„Es ist jedes Mal neu, es ist immer anders, und ihr müsst immer wach sein.“ Die Stimme Scott Rollers tönt aus dem Off der Probenaufnahmen, die während kurzer Umbaupausen auf einer Videoleinwand im Bühnenhintergrund zu sehen sind. „Jetzt!“ heißt das Programm, es ist bereits die vierte Veranstaltung unter diesem Titel, und wie schon 2008, 2009 und 2010 sind auch 2011 im Theaterhaus Stuttgart wieder über 100 Schülerinnen und Schüler beteiligt. Und doch ist es diesmal wieder anders, ganz neu.
Ein Ensemble aus acht jungen Musikern – Holzbläser, Streicher, Gitarren, Klavier, plus Roller am Cello – hat hinten links Stellung bezogen und leitet in das Programm ein. Dann kommen die Sechstklässler. Sie laufen über die Bühne durcheinander, Stühle und Tische die einzigen Requisiten. Auf verschiedene Klangsignale ändern sie ihr Tempo oder halten inne. Drei Schüler improvisieren mit Samples am Laptop. Ein Kaugummi wandert von Mund zu Mund: Als der Vorletzte in der Reihe ihn verschluckt, kratzt der Letzte einen neuen von der Schuhsohle ab und steckt ihn in den Mund. Leuchtende Stäbe, Schnüre, weiße Stoffhandschuhe tanzen im Schwarzlicht. Zwei skurrile Schrottskulpturen links und rechts am Bühnenrand warten darauf, bespielt zu werden. Zum Finale rezitiert Jerry Willingham kurze Texte und dirigiert: „Jetzt!“ rufen im Wechsel die 115 Schüler, die nun von hinten in den Saal strömen.
Vier Jahre lang war „Open_Music“ ein Projekt des Netzwerk Süd, das die Arbeit mit insgesamt mehr als 400 Schülern ermöglicht hat. Nach dem Ende des Netzwerks Neue Musik war zunächst unklar, wie es weitergehen sollte. Doch das Projekt ist älter als das Netzwerk: Roller gründete „Open_Music“ 2005 zusammen mit Ulrike Stortz. Der Unterstrich verweist auf die Welt der Software. Doch gemeint ist etwas Anderes: eine prinzipielle Offenheit ebenso der Schüler gegenüber neuen, ungewohnten Ausdrucksformen wie auch der Musiker und des Publikums gegenüber den musikalisch oft unerfahrenen Zöglingen: „Jetzt!“ steht für Improvisation, die Musik entsteht im Moment, das Unerwartete ist Programm.

***

Schreib alles aus dem Textauszug oben von „Vier Jahre lang“ bis hinunter zu „Unerwartete ist Programm.“ noch einmal ab. Ersetze dabei „Schülern“ durch „Jugendlichen“.

Datenzeilen:
***

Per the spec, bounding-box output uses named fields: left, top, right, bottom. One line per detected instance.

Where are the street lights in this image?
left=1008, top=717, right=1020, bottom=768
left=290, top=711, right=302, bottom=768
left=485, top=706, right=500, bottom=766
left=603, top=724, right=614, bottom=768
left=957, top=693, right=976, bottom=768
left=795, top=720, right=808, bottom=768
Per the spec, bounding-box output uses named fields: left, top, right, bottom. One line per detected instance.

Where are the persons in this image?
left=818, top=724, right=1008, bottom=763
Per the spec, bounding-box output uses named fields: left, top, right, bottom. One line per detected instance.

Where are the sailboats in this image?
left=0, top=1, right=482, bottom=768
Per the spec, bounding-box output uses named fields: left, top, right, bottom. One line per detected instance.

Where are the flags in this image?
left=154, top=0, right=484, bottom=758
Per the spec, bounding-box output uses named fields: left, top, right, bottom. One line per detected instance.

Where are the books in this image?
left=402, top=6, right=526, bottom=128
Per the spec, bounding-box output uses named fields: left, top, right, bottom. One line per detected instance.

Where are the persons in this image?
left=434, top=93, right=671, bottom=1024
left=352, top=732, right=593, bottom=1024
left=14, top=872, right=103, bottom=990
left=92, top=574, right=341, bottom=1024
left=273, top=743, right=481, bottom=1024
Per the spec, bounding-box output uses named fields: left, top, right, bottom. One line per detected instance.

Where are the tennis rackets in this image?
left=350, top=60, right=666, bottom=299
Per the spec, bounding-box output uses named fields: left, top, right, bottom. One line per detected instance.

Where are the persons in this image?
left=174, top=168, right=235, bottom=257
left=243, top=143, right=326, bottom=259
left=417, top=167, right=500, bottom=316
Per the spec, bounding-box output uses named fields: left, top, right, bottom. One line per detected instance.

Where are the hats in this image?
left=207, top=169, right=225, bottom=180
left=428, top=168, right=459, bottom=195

***

Lösung:
Vier Jahre lang war „Open_Music“ ein Projekt des Netzwerk Süd, das die Arbeit mit insgesamt mehr als 400 Jugendlichen ermöglicht hat. Nach dem Ende des Netzwerks Neue Musik war zunächst unklar, wie es weitergehen sollte. Doch das Projekt ist älter als das Netzwerk: Roller gründete „Open_Music“ 2005 zusammen mit Ulrike Stortz. Der Unterstrich verweist auf die Welt der Software. Doch gemeint ist etwas Anderes: eine prinzipielle Offenheit ebenso der Schüler gegenüber neuen, ungewohnten Ausdrucksformen wie auch der Musiker und des Publikums gegenüber den musikalisch oft unerfahrenen Zöglingen: „Jetzt!“ steht für Improvisation, die Musik entsteht im Moment, das Unerwartete ist Programm.